Spot was buried next to Honey by a sorrowful procession of boys and by me. While I was not in the hysterics I found myself in yesterday after Honey's death, I still felt the same sense of guilt. If I hadn't ordered Spot, she might still be alive, I told myself. The logical side of my brain warred with that thought. Someone else would have ordered Spot, and the same thing could have happened. There was only one way to keep this from continually happening: not buy any more mail-order chicks. I could do that, I told myself. After all, we were planning on breeding the chickens any way, so we'd have our own Orpington, Ameraucana, Columbian Wyandotte, and Silkie chicks eventually. And if I wanted, I could always get more Silver-Laced Wyandottes, Marans, and Cochins from VP. Or get roosters from her so we could hatch our own of those breeds as well. I just didn't want to be responsible for any more chick deaths due to shipping.

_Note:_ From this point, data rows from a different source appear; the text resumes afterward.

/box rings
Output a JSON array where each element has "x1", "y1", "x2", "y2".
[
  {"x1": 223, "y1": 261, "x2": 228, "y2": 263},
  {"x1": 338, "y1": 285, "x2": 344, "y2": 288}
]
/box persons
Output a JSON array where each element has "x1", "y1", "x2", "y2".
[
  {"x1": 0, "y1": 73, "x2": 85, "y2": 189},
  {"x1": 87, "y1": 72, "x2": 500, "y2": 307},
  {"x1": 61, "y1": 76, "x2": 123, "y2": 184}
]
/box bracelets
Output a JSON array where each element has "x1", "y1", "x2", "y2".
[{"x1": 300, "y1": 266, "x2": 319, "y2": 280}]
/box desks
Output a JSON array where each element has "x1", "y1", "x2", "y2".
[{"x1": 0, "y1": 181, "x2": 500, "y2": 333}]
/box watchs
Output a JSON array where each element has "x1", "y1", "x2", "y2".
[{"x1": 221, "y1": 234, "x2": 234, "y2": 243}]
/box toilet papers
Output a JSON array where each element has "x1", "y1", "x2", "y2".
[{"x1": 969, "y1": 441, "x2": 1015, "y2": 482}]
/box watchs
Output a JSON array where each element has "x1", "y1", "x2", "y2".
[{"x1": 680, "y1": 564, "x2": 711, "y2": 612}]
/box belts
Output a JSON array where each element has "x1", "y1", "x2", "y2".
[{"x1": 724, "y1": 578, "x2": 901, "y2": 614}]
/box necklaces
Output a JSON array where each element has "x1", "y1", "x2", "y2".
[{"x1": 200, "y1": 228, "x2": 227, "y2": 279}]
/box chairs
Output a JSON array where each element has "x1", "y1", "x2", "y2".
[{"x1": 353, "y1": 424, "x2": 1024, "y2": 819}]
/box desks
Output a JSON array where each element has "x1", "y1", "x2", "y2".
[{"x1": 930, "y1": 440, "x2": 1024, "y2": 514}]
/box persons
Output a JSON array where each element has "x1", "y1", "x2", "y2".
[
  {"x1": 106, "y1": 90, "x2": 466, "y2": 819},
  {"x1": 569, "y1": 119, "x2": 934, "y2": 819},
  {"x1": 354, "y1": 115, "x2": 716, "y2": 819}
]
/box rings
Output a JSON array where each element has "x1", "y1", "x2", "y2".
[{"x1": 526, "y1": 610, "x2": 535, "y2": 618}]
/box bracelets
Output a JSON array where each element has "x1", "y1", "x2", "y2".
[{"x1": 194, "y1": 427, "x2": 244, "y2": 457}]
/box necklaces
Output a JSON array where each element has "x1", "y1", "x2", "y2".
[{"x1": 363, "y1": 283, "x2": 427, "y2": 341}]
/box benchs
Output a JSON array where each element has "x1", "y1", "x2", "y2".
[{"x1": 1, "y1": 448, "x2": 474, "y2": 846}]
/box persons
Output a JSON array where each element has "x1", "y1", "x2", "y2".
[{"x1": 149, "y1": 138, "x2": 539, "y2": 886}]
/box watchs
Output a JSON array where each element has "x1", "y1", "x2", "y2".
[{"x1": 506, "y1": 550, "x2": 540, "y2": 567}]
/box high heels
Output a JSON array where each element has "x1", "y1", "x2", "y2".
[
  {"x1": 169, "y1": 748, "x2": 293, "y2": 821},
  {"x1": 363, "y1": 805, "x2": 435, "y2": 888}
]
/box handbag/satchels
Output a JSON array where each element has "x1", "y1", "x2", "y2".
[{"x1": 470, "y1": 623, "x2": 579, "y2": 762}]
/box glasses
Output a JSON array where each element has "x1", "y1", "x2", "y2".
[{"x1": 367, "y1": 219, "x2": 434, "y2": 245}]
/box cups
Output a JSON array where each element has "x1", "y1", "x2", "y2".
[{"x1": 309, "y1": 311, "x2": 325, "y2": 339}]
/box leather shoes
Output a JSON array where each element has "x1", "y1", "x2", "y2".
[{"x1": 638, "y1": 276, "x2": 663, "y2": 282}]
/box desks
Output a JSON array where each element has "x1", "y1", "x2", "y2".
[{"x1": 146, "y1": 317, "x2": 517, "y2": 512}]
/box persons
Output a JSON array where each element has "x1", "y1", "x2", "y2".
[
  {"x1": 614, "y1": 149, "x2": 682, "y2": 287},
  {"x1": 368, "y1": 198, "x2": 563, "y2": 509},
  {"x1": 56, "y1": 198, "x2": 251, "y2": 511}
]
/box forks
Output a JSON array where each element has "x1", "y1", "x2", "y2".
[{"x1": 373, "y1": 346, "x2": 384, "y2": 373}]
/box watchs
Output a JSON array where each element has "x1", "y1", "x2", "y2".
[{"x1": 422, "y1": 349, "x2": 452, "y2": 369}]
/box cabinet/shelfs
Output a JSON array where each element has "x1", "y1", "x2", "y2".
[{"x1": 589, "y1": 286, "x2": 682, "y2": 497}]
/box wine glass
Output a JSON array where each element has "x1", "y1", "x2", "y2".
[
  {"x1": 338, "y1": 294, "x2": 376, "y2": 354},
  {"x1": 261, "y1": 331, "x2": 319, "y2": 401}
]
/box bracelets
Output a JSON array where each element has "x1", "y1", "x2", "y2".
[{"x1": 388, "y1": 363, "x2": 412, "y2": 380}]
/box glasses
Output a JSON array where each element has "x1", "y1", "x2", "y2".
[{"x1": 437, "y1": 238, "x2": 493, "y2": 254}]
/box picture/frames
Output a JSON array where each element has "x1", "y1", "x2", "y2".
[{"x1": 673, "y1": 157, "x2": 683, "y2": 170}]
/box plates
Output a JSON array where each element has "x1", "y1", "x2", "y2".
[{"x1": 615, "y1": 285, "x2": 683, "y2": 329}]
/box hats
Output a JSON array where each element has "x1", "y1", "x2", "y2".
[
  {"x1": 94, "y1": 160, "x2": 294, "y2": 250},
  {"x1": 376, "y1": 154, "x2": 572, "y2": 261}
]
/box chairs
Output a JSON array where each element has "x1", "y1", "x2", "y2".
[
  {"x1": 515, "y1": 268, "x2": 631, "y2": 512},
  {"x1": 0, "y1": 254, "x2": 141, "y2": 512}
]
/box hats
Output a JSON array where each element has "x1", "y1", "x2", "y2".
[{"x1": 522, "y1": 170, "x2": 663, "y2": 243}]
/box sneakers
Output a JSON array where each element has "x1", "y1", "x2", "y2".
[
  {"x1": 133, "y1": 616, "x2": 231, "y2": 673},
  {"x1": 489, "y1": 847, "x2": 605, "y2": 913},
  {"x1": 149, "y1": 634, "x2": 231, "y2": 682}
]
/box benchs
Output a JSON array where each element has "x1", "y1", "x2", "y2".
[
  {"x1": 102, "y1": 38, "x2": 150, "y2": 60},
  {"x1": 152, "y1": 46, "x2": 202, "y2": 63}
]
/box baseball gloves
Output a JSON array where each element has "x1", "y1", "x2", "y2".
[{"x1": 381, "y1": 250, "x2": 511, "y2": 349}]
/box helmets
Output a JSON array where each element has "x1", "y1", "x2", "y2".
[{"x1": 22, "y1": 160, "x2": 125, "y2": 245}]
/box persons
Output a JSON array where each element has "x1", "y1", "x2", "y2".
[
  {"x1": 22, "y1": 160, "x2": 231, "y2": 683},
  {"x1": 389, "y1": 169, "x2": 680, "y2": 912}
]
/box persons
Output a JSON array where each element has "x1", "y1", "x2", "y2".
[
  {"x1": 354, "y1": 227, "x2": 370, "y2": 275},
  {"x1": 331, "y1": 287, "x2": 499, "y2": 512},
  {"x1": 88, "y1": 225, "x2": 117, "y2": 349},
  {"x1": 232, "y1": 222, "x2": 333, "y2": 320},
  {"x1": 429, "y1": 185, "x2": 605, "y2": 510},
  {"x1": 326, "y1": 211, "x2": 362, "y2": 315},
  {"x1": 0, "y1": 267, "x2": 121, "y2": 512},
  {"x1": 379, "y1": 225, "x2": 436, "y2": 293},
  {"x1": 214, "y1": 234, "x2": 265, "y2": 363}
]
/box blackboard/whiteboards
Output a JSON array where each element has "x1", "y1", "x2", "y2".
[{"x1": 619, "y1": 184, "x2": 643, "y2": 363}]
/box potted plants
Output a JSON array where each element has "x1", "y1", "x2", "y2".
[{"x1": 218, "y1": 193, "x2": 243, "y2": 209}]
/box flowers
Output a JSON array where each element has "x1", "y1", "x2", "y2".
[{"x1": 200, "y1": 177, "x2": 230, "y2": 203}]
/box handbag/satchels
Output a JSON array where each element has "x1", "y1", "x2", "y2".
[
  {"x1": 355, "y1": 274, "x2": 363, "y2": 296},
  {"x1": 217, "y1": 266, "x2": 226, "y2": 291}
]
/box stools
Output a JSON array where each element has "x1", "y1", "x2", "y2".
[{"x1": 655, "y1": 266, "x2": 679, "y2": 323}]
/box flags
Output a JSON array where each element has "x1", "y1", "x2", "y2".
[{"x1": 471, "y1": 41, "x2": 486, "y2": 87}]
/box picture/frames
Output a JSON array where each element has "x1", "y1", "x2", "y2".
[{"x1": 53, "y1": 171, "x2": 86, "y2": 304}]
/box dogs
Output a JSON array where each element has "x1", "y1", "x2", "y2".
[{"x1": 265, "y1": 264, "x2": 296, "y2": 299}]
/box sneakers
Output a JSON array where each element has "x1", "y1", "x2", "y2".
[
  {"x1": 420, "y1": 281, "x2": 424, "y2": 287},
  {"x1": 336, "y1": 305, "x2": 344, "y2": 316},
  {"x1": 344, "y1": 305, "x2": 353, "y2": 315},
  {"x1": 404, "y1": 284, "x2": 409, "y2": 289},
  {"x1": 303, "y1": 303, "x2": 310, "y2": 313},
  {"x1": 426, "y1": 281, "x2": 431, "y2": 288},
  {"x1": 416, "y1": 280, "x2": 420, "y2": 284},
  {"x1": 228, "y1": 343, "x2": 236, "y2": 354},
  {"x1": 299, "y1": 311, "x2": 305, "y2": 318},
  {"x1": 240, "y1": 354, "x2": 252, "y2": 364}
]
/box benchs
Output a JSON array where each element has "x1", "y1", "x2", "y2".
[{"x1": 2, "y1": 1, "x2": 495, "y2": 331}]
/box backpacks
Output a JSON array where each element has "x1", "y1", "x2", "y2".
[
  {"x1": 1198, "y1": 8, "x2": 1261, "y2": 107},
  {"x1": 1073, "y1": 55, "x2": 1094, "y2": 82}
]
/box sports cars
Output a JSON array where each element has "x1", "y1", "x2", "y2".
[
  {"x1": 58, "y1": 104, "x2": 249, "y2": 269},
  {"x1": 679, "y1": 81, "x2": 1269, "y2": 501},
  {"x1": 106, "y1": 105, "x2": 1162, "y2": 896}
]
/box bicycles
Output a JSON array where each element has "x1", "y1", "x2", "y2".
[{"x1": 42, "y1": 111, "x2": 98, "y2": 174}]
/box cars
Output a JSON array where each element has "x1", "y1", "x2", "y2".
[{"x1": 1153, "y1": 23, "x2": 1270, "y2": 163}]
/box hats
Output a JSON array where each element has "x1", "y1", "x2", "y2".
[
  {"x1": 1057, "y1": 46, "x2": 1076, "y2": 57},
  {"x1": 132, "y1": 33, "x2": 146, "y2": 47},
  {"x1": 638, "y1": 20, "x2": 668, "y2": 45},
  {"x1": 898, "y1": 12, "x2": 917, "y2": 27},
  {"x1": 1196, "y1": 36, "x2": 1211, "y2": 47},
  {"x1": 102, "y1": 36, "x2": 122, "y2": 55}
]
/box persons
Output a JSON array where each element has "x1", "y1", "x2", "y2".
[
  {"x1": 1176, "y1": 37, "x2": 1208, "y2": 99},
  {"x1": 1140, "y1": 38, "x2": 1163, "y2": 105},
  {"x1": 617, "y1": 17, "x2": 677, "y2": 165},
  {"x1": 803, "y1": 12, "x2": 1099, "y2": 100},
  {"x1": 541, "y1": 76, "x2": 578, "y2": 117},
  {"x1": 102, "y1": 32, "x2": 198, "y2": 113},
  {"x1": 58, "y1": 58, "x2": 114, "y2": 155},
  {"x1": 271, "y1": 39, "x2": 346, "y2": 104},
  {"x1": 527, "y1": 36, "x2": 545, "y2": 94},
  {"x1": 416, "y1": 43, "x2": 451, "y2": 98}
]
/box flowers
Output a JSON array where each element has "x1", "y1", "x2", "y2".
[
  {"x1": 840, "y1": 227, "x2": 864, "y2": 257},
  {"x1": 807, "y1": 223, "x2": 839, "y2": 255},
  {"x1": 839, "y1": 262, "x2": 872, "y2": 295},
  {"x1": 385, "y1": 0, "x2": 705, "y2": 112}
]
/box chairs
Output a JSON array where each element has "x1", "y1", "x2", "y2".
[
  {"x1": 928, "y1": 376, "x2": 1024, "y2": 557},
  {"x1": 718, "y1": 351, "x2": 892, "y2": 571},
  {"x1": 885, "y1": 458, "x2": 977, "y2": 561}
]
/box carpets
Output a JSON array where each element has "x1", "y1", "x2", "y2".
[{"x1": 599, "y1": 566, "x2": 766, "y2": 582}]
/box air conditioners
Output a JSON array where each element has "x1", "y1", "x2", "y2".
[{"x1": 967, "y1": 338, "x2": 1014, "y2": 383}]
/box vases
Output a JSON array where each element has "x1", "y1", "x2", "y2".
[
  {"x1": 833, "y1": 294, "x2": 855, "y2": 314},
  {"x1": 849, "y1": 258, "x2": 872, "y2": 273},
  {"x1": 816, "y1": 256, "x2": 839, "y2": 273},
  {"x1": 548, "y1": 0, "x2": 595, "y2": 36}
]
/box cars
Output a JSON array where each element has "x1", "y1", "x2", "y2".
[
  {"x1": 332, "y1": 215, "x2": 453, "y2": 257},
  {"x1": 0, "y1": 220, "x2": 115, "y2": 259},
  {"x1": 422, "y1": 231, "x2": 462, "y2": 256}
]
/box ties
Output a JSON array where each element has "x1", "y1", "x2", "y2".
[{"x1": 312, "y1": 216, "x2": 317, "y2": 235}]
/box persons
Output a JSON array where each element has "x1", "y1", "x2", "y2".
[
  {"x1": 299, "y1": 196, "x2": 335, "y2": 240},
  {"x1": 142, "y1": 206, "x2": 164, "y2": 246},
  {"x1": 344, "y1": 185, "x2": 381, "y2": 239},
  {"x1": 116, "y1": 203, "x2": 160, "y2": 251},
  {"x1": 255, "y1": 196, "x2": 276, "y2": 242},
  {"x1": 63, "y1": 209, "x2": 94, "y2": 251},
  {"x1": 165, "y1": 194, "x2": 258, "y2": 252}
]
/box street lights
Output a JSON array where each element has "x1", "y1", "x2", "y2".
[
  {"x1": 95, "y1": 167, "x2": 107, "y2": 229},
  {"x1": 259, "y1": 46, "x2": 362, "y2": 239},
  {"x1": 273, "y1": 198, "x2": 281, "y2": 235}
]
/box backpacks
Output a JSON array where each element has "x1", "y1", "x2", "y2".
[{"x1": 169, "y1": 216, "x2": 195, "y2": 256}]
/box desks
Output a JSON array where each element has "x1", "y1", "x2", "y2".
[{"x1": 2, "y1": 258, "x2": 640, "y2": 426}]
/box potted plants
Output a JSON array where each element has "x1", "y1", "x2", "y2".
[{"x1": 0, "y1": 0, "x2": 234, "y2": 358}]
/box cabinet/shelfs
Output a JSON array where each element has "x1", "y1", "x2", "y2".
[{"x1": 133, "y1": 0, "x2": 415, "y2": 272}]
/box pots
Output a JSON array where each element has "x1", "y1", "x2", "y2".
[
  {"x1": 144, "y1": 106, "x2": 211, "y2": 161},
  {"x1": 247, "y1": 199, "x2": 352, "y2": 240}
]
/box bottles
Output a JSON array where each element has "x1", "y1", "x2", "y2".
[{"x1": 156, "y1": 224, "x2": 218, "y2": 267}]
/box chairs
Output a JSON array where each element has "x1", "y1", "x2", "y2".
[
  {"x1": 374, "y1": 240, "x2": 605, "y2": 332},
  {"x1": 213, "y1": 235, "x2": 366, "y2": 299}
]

Later that evening, after I'd photographed the chicks and after P had come to collect Buff Silkie Number 3, renamed Magic Trick, and Buff Silkie Number 4, renamed Peep, I stood by the brooders and quietly observed the antics of all our chicks. Watching them drink, eat, snuggle with each other, and, yes, poop, I decided that there was no rush in getting any more chicks. J was right. We had our hands full with these 40, and should the time come when we'd want or need more, I knew where to go. For now, it was my job to ensure these little birds thrived and grew to adulthood, so that they could lay wonderful eggs of a variety of colors.

Versus the variety of colors they were leaving all over the paper towels. If you thought 24 chicks made a miasmic mess, well, 32 had that beat, hands down.